Die Beizugsfläche - Summe der nach der Straßenausbaubeitragssatzung anzusetzenden Grundstücksflächen x Nutzungsfaktor - macht in der S*****straße 16.242,00 Quadratmeter (Tabelle 8 "Nutzflächen") aus, der Beitragssatz demgemäß 6,179765 Euro/qm und der auf das Grundstück des Klägers (Nutzfläche lt. angefochtenem Bescheid 1.059,50 qm) entfallende Betrag 6.547,46 Euro.

Die Beklagte kommt in ihrer Vergleichsberechnung bezüglich des Grundstücks des Klägers zu einem unzutreffenden Beitrag von lediglich 4.963,35 Euro, da sie den nach ihrer Berechnung sich ergebenden Beitragssatz von 6,09 Euro/qm lediglich mit der Grundstücksfläche der FlNr. ****** von 815,00 qm multipliziert hat (vgl. Blatt 9 der Vergleichsberechnung), anstatt diese zuvor mit dem Nutzungsfaktor 1,3 (so auch im angefochtenen Bescheid) zu vervielfältigen (richtigeres Ergebnis dann: 1.059,50 qm x 6,09 Euro = 6.452,36 Euro).

Da die auf der Grundlage der Vorgaben des Senats sich ergebende Vorauszahlung auf den Straßenausbaubeitrag höher liegt als die von der Beklagten geltend gemachte, bestehen gegen den streitgegenständlichen Vorausleistungsbescheid keine rechtlichen Bedenken.

Zwar ist die Rechtmäßigkeit von Vorauszahlungsbescheiden nicht detailgenau zu überprüfen, jedoch muss der Rechenweg als solcher - Ermittlung des Aufwandes, Aufteilung der Kostenmassen auf die verschiedenen Zwecke, Zuordnung des Aufwandes auf den richtigen Ermittlungsraum - schlüssig sein.
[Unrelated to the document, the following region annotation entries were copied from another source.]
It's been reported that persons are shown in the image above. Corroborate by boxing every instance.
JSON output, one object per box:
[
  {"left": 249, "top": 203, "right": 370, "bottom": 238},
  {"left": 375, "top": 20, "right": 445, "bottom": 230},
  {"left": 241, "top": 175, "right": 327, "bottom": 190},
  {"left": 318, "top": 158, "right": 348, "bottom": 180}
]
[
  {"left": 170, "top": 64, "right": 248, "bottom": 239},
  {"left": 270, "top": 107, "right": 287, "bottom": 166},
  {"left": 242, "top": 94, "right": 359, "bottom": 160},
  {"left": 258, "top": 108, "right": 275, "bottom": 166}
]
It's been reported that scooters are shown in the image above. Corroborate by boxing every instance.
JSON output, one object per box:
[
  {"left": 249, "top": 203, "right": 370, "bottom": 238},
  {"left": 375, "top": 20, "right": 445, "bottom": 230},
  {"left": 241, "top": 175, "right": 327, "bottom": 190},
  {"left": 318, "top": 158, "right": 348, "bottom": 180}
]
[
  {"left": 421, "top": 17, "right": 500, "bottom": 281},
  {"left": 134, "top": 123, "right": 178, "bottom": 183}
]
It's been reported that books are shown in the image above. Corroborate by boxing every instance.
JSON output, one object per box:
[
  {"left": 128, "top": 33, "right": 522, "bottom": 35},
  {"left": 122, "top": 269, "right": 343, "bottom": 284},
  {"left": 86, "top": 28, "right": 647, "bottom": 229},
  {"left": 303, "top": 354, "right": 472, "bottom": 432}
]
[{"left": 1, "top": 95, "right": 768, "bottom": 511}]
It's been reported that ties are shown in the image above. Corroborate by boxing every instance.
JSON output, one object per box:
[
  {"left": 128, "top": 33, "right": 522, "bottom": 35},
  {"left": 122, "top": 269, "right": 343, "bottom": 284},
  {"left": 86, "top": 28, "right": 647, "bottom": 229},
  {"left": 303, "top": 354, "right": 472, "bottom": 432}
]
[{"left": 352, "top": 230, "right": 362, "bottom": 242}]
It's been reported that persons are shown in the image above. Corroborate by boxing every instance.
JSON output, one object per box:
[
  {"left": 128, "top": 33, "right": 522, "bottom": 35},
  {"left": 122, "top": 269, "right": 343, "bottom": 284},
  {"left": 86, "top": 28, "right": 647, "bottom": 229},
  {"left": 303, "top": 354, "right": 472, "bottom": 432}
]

Die Beklagte hat in ihrem Vorlageschreiben zur Vergleichsberechnung herausgestellt, es sei für die Beitragspflichtigen nicht nachvollziehbar, dass sich bei dem den Vorgaben des Senats folgenden Berechnungsmodus der Straßenausbaubeitragsbescheide für die Straßenoberflächenentwässerung 19 verschiedene Beitragssätze, nämlich für jede der 19 Straßen des Systemgebiets ein anderer, ergeben. Allein diese Vorgehensweise entspricht aber, wie eingangs ausgeführt, der Systematik des Gesetzes, das als "Einrichtung" im Sinne des Straßenausbaubeitragsrechts grundsätzlich die einzelne Straße in den Blick nimmt. Selbst wenn, wie im Bayerischen Kommunalabgabengesetz im Gegensatz zu vielen anderen Bundesländern nicht vorgesehen, nach Einheitssätzen abgerechnet werden dürfte (vgl. im Erschließungsbeitragsrecht § 130 Abs. 1 Satz 1 2. Alternative, Satz 2 BauGB), ließe sich dieses von der Beklagten angestrebte Ergebnis - gleicher Beitragssatz für alle Grundstückseigentümer bezüglich derselben Straßenkategorie im Systemgebiet als Solidargemeinschaft - nicht verwirklichen, da die Einheitssätze bei der Aufwandsermittlung wiederum an die tatsächlichen Verhältnisse der individuellen Straße - Fahrbahnbreite und -länge, Anzahl und Art der Beleuchtungskörper, Länge und Ausstattung der Gehsteige etc. - anknüpfen müssten (vgl. z. B. die extrem differenzierenden Tabellen der Einheitssätze in den Erschließungsbeitragssatzungen der Landeshauptstadt). Somit würde gleichfalls wieder für jede einzelne Straße ein anderer Quadratmetersatz herauskommen.

Die Kostenentscheidung ergibt sich aus § 154 Abs. 1 VwGO.

Der Ausspruch über die vorläufige Vollstreckbarkeit beruht auf § 167 VwGO, § 708 Nr. 10, § 711 ZPO.

Die Revision ist nicht zuzulassen, weil keiner der in § 132 Abs. 2 VwGO genannten Gründe vorliegt.

Beschluss:

Der Streitwert wird für das Berufungsverfahren auf 4.479 Euro festgesetzt (§ 52 Abs. 3, § 47 Abs. 3 GKG); dies entspricht 8.762,06 DM.